* [Spatial question entries]
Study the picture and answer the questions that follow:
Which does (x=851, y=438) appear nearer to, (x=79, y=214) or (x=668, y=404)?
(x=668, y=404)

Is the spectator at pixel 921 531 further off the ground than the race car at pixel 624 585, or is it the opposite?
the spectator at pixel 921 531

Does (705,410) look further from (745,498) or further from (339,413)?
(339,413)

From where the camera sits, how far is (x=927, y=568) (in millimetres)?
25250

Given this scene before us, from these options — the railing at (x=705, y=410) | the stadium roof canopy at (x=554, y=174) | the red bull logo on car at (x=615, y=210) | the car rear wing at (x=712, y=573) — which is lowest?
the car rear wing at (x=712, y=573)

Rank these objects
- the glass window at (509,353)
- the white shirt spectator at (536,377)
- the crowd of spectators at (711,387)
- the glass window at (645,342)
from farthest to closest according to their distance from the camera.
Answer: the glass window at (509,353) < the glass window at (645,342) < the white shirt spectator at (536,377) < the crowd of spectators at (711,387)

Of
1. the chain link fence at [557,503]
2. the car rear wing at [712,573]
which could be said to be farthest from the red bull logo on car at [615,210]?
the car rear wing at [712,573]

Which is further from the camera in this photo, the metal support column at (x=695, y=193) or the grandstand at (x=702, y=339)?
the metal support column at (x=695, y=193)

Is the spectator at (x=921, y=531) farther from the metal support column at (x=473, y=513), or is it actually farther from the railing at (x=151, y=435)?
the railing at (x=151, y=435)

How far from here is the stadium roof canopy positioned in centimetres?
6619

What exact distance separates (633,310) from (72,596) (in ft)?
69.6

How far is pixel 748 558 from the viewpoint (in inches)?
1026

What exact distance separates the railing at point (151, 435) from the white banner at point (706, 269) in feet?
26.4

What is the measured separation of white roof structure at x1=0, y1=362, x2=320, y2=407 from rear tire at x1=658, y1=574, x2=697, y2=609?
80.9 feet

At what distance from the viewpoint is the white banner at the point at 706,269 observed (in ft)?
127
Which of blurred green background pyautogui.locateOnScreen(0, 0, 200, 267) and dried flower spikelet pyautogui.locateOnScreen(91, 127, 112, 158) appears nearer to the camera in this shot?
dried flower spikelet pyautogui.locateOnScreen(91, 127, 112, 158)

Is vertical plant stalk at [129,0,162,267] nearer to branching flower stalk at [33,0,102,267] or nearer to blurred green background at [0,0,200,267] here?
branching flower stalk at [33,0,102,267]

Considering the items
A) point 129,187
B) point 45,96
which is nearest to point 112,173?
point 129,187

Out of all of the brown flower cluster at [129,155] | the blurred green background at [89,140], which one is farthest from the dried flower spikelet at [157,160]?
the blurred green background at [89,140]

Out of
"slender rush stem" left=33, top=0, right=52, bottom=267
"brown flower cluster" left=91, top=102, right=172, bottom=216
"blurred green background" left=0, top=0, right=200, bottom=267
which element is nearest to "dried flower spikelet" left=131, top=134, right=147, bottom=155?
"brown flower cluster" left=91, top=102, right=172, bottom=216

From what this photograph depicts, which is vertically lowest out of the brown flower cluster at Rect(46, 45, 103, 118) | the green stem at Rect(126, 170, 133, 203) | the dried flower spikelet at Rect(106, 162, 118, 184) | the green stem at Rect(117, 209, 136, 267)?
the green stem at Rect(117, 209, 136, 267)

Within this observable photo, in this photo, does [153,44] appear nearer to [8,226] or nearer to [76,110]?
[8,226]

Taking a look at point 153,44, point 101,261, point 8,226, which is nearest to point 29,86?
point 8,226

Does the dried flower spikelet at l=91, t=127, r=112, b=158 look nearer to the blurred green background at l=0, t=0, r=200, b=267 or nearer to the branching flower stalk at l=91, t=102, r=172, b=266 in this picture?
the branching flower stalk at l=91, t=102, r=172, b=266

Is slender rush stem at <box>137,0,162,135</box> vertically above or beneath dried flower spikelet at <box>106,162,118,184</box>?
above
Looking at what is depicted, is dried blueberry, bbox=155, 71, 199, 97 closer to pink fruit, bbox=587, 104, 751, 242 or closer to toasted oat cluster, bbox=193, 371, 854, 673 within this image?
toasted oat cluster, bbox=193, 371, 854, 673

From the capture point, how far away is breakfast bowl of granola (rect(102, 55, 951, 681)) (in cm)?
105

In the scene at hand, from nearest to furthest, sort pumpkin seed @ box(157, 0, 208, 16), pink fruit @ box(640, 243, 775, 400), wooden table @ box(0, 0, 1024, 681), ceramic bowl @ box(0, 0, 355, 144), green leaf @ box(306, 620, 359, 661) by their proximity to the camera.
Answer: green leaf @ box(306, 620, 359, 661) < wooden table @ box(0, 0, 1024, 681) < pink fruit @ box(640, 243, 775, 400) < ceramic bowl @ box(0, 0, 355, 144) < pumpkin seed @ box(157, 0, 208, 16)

* [Aim of the exercise] Gather every line above that contains the string "locateOnScreen" and copy each one in full. Only matches with the same case count.

* [Final result]
Which of blurred green background pyautogui.locateOnScreen(0, 0, 200, 267) and dried flower spikelet pyautogui.locateOnScreen(91, 127, 112, 158) appears nearer to the camera in this shot?
dried flower spikelet pyautogui.locateOnScreen(91, 127, 112, 158)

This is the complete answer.